U.S. OIL PRODUCTION TO RISE FASTER THAN EXPECTED AS SAUDI CUTS TIGHTEN MARKET
(Bloomberg) – U.S. oil production this year will rise faster than previously expected, providing additional crude supplies to a market that has tightened because of Saudi Arabian output cuts, according to a new government forecast.
Higher-than-expected well productivity and rising crude prices will help boost U.S. production to a record 12.8 MMbpd in 2023, up from a previous forecast of 12.6 MMbpd, according to a monthly report from the U.S. Energy Information Administration released Tuesday. The U.S. averaged about 11.9 MMbpd in 2022.
The additional U.S. production would help supply a market that has tightened after the Organization of Petroleum Exporting Countries and its allies cut output to prop up prices. OPEC leader Saudi Arabia recently extended its 1 MMbpd production cuts for another month, sending its output to the lowest in years.

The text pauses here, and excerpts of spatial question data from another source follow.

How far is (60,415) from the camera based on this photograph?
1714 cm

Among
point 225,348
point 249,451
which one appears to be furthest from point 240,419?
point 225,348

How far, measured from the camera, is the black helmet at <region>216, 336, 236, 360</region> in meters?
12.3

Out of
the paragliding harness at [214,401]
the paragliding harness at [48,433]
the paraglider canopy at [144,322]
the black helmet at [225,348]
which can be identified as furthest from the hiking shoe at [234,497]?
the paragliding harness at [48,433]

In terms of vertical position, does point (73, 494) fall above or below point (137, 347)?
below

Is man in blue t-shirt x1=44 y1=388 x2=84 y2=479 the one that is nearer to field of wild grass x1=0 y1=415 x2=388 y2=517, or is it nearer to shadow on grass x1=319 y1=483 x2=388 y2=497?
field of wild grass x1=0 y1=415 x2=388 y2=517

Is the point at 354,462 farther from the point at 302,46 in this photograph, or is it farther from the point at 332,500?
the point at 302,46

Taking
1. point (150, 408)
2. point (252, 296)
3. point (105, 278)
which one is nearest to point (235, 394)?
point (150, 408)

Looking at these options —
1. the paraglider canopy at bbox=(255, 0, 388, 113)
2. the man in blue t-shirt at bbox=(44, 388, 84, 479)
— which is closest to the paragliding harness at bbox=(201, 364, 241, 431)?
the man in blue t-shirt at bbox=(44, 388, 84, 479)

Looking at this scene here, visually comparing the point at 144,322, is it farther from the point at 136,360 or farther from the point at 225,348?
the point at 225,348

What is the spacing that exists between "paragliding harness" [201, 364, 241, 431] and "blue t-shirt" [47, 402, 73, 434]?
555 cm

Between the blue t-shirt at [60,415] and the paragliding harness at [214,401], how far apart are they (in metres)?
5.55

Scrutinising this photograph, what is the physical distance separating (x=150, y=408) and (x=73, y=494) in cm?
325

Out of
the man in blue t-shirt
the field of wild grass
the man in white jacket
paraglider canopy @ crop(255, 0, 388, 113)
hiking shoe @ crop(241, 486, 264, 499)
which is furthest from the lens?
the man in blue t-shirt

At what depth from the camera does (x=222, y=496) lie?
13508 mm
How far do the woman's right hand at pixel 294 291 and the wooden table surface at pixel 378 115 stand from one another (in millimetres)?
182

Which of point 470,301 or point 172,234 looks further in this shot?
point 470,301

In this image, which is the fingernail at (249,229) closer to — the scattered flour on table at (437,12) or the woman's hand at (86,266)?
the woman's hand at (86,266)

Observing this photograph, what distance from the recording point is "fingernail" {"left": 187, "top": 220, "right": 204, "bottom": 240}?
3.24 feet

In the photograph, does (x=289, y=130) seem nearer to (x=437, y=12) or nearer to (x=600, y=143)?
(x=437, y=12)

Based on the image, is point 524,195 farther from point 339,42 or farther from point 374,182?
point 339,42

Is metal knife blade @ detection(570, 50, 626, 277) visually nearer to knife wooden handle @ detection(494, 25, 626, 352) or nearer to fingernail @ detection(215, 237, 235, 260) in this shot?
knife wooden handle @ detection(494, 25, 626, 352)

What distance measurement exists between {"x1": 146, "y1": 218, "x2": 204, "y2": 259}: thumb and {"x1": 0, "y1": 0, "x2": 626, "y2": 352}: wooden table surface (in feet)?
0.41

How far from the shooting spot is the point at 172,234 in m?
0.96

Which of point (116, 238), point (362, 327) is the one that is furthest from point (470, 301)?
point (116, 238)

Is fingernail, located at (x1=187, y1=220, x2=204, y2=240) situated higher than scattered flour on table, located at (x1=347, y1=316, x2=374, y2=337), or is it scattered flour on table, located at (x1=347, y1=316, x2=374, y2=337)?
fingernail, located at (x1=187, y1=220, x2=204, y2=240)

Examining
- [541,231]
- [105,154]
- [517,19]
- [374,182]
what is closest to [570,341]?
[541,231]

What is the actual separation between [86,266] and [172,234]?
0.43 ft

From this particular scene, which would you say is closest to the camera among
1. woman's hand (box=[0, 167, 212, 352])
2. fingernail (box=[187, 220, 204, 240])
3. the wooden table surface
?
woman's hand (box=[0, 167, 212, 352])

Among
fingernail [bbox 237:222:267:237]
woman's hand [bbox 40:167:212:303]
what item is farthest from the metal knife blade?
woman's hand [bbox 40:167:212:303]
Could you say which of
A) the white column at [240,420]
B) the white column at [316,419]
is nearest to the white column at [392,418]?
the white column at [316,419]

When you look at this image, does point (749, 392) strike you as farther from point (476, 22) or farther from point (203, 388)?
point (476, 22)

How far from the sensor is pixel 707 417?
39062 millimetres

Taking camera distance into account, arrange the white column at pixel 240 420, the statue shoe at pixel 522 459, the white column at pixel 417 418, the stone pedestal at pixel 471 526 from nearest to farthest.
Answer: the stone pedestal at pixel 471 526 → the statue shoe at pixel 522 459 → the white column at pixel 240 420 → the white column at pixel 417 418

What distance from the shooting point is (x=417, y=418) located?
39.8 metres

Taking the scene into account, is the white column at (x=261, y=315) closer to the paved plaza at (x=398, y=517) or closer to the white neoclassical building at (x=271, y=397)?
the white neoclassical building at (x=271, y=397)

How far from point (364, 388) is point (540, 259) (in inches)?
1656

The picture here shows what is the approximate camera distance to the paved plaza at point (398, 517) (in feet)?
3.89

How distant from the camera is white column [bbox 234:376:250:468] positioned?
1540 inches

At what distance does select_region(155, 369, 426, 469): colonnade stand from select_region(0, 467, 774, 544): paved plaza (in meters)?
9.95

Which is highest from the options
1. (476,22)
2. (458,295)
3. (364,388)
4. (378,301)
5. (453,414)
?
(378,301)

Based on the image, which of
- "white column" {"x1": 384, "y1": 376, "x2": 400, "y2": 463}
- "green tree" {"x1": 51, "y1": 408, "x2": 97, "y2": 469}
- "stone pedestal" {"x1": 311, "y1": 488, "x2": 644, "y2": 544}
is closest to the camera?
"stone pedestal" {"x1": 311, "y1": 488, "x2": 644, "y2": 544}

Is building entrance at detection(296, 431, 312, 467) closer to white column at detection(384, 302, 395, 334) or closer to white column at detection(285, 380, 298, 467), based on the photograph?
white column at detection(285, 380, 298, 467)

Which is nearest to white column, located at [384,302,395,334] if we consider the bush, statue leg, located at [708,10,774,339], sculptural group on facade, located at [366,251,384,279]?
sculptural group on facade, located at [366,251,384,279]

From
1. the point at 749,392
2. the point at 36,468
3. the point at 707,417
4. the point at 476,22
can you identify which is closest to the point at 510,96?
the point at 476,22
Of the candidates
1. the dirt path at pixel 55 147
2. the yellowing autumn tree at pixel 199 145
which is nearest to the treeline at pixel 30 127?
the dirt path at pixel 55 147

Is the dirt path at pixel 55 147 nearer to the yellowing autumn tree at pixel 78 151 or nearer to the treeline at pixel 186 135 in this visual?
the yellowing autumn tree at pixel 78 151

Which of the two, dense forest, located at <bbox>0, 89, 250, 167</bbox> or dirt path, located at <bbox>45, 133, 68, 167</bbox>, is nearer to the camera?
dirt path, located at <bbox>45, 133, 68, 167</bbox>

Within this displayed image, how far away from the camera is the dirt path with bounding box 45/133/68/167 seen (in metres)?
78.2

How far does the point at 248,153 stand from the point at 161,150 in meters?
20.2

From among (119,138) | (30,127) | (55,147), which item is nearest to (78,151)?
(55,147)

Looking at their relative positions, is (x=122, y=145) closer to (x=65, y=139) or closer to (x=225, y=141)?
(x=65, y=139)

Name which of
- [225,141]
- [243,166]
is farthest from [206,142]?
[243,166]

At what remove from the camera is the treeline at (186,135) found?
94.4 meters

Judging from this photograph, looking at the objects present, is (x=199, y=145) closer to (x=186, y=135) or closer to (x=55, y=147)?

Production in both the U.S. and globally is forecast to increase further next year. World output will grow to 103 MMbpd in 2024, up 1.7 MMbpd from this year, the EIA said. Over 70% of that growth is expected to come from non-OPEC countries, led by the U.S., Brazil, Canada, Guyana and Norway. U.S. output will climb to 13.1 MMbpd next year, the agency said.
Meanwhile, U.S. consumption of refined products this year will be lower than previously expected, the EIA said. The country will use 4% less jet fuel in the third quarter than in its prior forecast as the U.S. air travel boom starts to lose steam. The agency’s forecasts for gasoline and diesel consumption also were adjusted lower for both the third quarter and full year.
Still, the EIA’s forecast for total oil demand in the U.S. this year was increased because of the growing use of natural gas liquids.